Request -
Can you rewrite everything from the line containing "In terms of" down through the end of the data, replacing "distance" with "separation" and changing nothing else?

Records supplied -
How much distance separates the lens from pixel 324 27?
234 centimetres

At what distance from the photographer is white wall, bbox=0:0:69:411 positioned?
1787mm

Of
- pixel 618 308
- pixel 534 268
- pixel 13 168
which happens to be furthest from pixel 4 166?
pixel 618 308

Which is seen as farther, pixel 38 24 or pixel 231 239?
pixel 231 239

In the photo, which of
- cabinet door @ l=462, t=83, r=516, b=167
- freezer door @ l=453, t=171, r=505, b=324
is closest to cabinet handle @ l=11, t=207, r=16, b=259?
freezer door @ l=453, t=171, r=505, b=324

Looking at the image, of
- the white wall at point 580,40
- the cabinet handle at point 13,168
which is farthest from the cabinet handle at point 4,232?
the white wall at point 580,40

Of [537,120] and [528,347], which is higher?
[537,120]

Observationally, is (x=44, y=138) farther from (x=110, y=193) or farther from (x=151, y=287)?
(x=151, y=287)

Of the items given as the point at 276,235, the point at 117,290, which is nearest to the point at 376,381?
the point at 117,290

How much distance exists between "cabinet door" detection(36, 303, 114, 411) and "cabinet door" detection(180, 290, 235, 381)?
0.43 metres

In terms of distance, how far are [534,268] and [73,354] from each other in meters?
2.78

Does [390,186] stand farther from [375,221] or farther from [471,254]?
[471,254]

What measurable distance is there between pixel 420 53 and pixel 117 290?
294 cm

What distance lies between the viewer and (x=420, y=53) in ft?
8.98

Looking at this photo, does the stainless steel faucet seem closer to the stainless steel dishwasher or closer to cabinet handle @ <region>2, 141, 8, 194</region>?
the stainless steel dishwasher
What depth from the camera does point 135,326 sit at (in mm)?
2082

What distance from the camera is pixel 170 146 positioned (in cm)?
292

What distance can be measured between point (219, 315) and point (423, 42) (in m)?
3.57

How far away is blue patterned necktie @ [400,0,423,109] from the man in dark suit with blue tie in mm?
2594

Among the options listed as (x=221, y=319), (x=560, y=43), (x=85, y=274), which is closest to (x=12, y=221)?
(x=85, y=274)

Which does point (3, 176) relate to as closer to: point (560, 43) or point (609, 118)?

Correct response -
In terms of separation, how far are [534,268] and [73,354] from each other in meters?
2.78

Does [390,186] stand farther from [375,221] or farther from [471,254]?
[471,254]

What measurable separation is there between pixel 420 53 and pixel 117 290?
294 cm

What separation lies between the viewer and (x=420, y=53) in ft?
8.98

Looking at this photo, does the stainless steel faucet seem closer to the stainless steel dishwasher or closer to cabinet handle @ <region>2, 141, 8, 194</region>?
the stainless steel dishwasher
What depth from the camera does point 135,326 sit at (in mm)?
2082

What separation from the camera is pixel 170 146 positioned (in cm)?
292

What separation can be measured between point (219, 315) and point (423, 42) (in m)?
3.57

How far away is blue patterned necktie @ [400,0,423,109] from the man in dark suit with blue tie in mm?
2594

Among the options listed as (x=221, y=319), (x=560, y=43), (x=85, y=274), which is closest to (x=12, y=221)?
(x=85, y=274)

Which does point (3, 176) relate to as closer to: point (560, 43) or point (609, 118)?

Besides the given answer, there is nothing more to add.